O efeito para a melhoria na distribuição de renda e a redução da pobreza, no entanto, foi pequeno ou nulo, e isto explica as demandas de camponeses, sindicalistas e, sobretudo, indígenas. Dados do Banco Mundial revelam que, entre 1997 e 2002, a taxa de extrema pobreza nos índios bolivianos permaneceu em 52%. Já a taxa de pobreza diminuiu de 75% para 74%, enquanto que, na população não-indígena, a redução foi de 57% para 53%. Assim, os indígenas, 62% da população, vêem não só a manutenção de suas péssimas condições de vida, como uma continuidade perversa visto que, em comparação com os outros, são menos favorecidos não só na diminuição da pobreza, mas também no acesso à saúde e à escolaridade. Parece crucial que esta parcela da população tenha ampliado sua atuação no processo de decisão, como modo de não só melhorar a responsabilidade e prestação de contas sobre políticas sociais, mas, de modo mais amplo, avançar rumo a um projeto nacional.

A renúncia de Mesa permitiu aos atores políticos a construção de um consenso mínimo em torno de Rodríguez, em seguimento às renúncias do presidente do Congresso, Vaca Díez, e da Câmara dos Deputados, Mario Cossío. O senador de Santa Cruz chegou a articular uma aliança entre MIR, MNR e NFR, partidos tradicionais que juntos detêm mais de 2/3 das cadeiras do Congresso. Após a morte de um mineiro nos protestos, e frente ao risco de se reviver o outubro negro de 2003 (mais de 60 mortos), a NFR recuou. O consenso, então, ao menos de imediato, barrou a continuidade de partidos, que, apesar de maioria, vêem sua base popular cada vez mais fraca ¿ a participação do MIR sobre a votação nacional no pleito municipal de 2004 foi de 6%, a do MNR, 5%, e a da NFR, 2,5%.

O acordo em torno de Rodríguez, do qual fizeram parte Mesa, Díez, Cossío, o partido de oposição MAS e a Central Operária Boliviana (COB), incluiu a exigência de eleições para Executivo e Legislativo, sob pena de o novo presidente se ver tão cerceado quanto Mesa, que nunca teve base parlamentar estável. Ocorre que, pelas regras constitucionais, os poderes de Rodríguez se limitam a convocar eleições para presidente e vice-presidente, com mandato até agosto de 2007. Nelas, caso ninguém alcance, em primeiro turno, a maioria absoluta, caberia ao Congresso eleger, entre os dois nomes com mais votos válidos, por maioria absoluta, o novo presidente. A superação deste problema, com a antecipação também do pleito parlamentar, exigiria uma emenda à Constituição ou a renúncia dos congressistas. Nos dois casos, o rumo da política se mantém nas mãos do Congresso, cuja representatividade é questionada.
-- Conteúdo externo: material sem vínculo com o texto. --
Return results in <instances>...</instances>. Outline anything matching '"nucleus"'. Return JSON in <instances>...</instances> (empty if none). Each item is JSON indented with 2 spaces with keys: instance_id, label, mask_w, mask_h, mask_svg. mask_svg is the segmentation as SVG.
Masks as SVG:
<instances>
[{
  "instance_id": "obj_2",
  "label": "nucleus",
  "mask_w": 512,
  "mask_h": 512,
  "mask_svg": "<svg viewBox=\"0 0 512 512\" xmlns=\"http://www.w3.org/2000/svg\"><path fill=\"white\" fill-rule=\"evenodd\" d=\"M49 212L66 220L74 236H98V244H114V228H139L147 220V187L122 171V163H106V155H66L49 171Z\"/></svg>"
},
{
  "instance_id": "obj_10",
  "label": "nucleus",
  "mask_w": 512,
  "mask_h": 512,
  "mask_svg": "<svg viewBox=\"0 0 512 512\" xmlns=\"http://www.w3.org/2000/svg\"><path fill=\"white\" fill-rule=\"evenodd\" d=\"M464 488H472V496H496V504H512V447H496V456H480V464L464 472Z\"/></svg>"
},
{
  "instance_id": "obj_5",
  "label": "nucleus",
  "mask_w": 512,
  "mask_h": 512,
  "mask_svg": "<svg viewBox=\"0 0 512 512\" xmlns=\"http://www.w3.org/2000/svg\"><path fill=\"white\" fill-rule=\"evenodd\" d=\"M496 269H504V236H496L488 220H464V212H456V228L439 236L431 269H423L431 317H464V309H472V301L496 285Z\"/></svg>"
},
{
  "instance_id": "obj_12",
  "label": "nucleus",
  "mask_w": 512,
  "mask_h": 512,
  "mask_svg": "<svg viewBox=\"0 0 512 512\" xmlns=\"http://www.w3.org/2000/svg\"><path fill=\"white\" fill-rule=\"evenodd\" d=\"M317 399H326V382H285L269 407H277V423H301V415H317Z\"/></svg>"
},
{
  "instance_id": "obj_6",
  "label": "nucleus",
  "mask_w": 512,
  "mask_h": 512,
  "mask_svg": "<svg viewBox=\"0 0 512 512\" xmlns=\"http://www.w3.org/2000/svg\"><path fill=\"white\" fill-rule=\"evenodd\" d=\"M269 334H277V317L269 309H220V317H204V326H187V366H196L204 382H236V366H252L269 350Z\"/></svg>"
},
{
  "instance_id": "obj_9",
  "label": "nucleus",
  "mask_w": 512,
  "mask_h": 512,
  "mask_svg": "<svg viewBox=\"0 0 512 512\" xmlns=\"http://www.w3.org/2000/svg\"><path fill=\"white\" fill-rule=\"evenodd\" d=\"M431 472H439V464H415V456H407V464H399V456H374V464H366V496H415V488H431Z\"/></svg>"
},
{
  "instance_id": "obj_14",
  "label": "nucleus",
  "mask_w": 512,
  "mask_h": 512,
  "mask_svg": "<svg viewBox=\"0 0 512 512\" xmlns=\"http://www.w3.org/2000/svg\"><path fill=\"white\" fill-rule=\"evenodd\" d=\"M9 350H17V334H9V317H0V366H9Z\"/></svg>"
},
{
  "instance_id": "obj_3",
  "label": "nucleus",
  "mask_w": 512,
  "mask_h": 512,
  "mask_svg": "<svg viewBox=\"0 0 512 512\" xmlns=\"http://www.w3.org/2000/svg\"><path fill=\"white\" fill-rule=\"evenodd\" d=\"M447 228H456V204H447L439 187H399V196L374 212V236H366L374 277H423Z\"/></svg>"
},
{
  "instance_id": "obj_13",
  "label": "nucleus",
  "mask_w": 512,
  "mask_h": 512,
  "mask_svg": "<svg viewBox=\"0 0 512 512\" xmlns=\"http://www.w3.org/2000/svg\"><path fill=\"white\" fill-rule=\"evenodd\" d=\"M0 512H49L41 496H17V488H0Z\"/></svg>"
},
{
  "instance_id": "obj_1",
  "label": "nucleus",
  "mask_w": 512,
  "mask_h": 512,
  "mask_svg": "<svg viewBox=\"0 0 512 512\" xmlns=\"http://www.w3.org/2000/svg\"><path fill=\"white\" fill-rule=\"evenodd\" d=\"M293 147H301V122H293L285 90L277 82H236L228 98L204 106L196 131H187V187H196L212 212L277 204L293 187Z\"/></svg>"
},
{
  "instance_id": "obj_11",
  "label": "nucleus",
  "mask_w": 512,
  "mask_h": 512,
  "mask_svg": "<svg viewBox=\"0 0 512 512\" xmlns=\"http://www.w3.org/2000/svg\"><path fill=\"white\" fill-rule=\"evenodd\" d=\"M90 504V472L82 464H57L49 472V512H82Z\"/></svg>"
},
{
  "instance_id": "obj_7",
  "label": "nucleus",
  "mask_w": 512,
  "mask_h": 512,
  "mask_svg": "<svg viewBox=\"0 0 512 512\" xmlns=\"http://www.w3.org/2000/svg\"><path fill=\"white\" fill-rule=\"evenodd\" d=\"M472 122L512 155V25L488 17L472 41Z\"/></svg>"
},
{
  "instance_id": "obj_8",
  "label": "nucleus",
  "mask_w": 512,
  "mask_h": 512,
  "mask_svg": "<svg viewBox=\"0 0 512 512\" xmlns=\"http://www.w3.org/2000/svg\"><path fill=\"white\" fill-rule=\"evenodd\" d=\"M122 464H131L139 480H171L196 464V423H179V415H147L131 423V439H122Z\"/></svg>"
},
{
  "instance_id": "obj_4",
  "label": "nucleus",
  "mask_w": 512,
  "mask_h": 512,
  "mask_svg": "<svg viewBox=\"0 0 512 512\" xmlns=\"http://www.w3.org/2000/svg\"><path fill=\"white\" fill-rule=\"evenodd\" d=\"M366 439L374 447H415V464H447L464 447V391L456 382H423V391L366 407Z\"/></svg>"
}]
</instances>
A fragilidade do novo consenso logo se revela, já que mesmo se abafada a pressão das ruas, as demandas conflitantes por nacionalização e autonomia permanecem. Após o breve fôlego, a superação de tais impasses passa pela convocação da Constituinte, por meio da qual se canalizaria o embate ocidente/oriente para um fórum adequado, evitando o risco de secessão. A inclusão de indígenas e sindicalistas se daria na medida em que fosse afastado o radicalismo, e superada a crença desses atores em respostas políticas fáceis que poderiam levar a um governo autoritário. No âmbito de uma Constituinte, com a eleição de parlamentares que representem efetivamente a população, seria possível pensar um projeto nacional de desenvolvimento e inclusão. Nesse sentido, a posse de Rodríguez, longe de superar o quadro de instabilidade e vácuo de poder, pode ser vista como finalmente uma oportunidade para um fórum de diálogo nacional, a Assembléia Constituinte.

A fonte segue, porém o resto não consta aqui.